Jugular Variant Bow-Hunter’s Syndrome from Sternocleidomastoid Entrapment of the Internal Jugular Vein
Yoon-Hee Cha1, Kayla Chan2, Mahmood Gharib3, Joseph Karam4
1University of Minnesota, 2Neurology, 3Physical Medicine and Rehabilitation, University of Minnesota, 4Vascular Surgery, Abbott Northwestern Hospital
Objective:
To present the imaging and clinical features of jugular variant Bow-Hunter’s syndrome (BHS) in order to distinguish it from arterial BHS in patients with head rotation-induced vertigo.
Background:
Current pathophysiological models of head rotation-triggered vertigo do not adequately explain the prevalence or diversity of clinical features associated with head rotation-induced vestibular symptoms that occur in the upright position.
Design/Methods:
Case series of patients presenting with head rotation-induced vertigo imaged with quantitative venous ultrasound of the neck and thoracic outlet, CT venogram of the head and neck, and digital subtraction venography of the internal jugular vein (IJV).
Results:

Twelve patients were treated over a 3-year period for jugular BHS (10 women, 2 men, age at presentation 46.3+/- 13.2 years, median= 44 (31-74) years, duration of symptoms before presentation= 4.6+/-5.6 years, median 1.75 (0.083-15) years).
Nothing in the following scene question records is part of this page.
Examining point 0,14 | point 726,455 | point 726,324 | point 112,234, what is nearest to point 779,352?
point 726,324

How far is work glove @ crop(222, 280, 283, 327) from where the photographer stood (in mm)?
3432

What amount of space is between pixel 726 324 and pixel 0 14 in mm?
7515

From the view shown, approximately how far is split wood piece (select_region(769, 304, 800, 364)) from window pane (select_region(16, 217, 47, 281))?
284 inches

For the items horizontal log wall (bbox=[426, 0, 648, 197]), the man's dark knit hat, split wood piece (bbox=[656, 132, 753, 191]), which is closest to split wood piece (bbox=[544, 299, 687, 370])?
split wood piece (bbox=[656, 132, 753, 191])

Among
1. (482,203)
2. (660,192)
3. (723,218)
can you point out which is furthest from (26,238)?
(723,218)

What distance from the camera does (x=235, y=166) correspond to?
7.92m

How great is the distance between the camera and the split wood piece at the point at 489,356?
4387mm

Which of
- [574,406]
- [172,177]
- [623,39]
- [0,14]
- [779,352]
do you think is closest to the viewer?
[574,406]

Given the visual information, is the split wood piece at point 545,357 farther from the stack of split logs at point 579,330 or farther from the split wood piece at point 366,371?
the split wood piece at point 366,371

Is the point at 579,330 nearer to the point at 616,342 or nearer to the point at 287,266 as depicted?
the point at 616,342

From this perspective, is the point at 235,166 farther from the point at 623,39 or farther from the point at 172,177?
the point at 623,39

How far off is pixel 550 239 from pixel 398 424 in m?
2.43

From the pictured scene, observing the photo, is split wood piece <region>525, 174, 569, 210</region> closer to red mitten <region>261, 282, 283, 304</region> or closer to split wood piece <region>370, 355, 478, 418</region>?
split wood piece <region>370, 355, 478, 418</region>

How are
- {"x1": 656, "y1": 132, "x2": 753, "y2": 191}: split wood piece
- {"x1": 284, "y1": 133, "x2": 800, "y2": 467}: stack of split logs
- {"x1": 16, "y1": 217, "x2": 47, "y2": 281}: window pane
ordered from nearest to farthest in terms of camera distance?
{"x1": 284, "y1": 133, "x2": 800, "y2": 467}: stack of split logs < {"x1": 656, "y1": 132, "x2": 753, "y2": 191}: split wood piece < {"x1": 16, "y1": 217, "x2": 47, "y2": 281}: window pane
Five had concurrent jugular vein compression at C1 (Eagle’s syndrome), 10 had concurrent thoracic outlet syndrome, and 5 had concurrent pectoralis minor syndrome. Venography showed compression of the IJV under the SCM induced by head turning with massive retrograde flow to the skull base including the petrosal sinuses that drain the inner ear. Venous shunting occurred down the vertebral veins that drain the cervical spinal cord. Seven patients underwent bilateral SCM partial myotomies; one unilateral decompression. Four patients were treated with bilateral SCM and anterior scalene Botox without surgery. 11 patients experienced resolution or >70% improvement in head motion-triggered vertigo. One patient reobstructed and had no improvement. Other improved symptoms included syncope, headache, pulsatile tinnitus, neck pain, and limb paresthesias.

Conclusions:

SCM entrapment of the IJV causing a "jugular BHS," represents a significant and more common mechanism for head rotation-induced vertigo compared to arterial BHS while also accounting for a wider variety of symptoms such as headache, tinnitus, paresthesias, and myofascial pain. Symptoms can be managed with PT, Botox, or surgery.